- [Alıştırma]: SAG Hidrolik söyleşisinde "SÖYLEŞİ | SAG" sözleriyle başlayıp "büyük tepki yarattı." sözleriyle biten bölümü olduğu gibi yazın.

- [Verilen metin]:
▬▬▬▬▬▬▬▬▬▬

EmekGüncel

SÖYLEŞİ | SAG Hidrolik’te Sendikal Mücadeleye Baskı: İşçilerin Birliği Sermayeyi Yenecektir!

Eylemler, sadece bireysel bir direniş olarak kalmayıp, fabrikada örgütlü olmanın ve haklarını birlikte savunmanın önemini de gözler önüne serdi.

SAKARYA– Sakarya Hendek’te faaliyet gösteren İtalyan sermayeli SAG Hidrolik fabrikasında, sendikal faaliyet yürüttüğü gerekçesiyle vardiya sorumlusu Onur Kahraman’ın işten çıkarılması,
işçiler arasında büyük tepki yarattı.

Kahraman’ın işten atılması, hem bireysel bir mağduriyet hem de örgütlenme hakkına yönelik bir saldırı olarak değerlendirildi.
Birleşik Metal-İş Sendikası yetkilileri, işten çıkarma kararının tamamen haksız olduğunu belirterek, patronla diyalog kapılarının hala açık olduğunu, ancak çalışanların örgütlenme haklarından asla vazgeçmeyeceklerini ifade etti.

▬▬▬▬▬▬▬▬▬▬

- [Kaynak veriler]:
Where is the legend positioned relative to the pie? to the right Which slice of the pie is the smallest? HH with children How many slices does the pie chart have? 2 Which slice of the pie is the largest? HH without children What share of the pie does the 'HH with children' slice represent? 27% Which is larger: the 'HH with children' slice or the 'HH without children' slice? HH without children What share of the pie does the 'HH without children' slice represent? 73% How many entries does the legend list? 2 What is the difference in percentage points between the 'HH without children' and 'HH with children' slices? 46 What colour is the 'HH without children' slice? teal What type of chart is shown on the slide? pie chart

▬▬▬▬▬▬▬▬▬▬

- [Sonuç]:
SÖYLEŞİ | SAG Hidrolik’te Sendikal Mücadeleye Baskı: İşçilerin Birliği Sermayeyi Yenecektir!

Eylemler, sadece bireysel bir direniş olarak kalmayıp, fabrikada örgütlü olmanın ve haklarını birlikte savunmanın önemini de gözler önüne serdi.

SAKARYA– Sakarya Hendek’te faaliyet gösteren İtalyan sermayeli SAG Hidrolik fabrikasında, sendikal faaliyet yürüttüğü gerekçesiyle vardiya sorumlusu Onur Kahraman’ın işten çıkarılması,
işçiler arasında büyük tepki yarattı.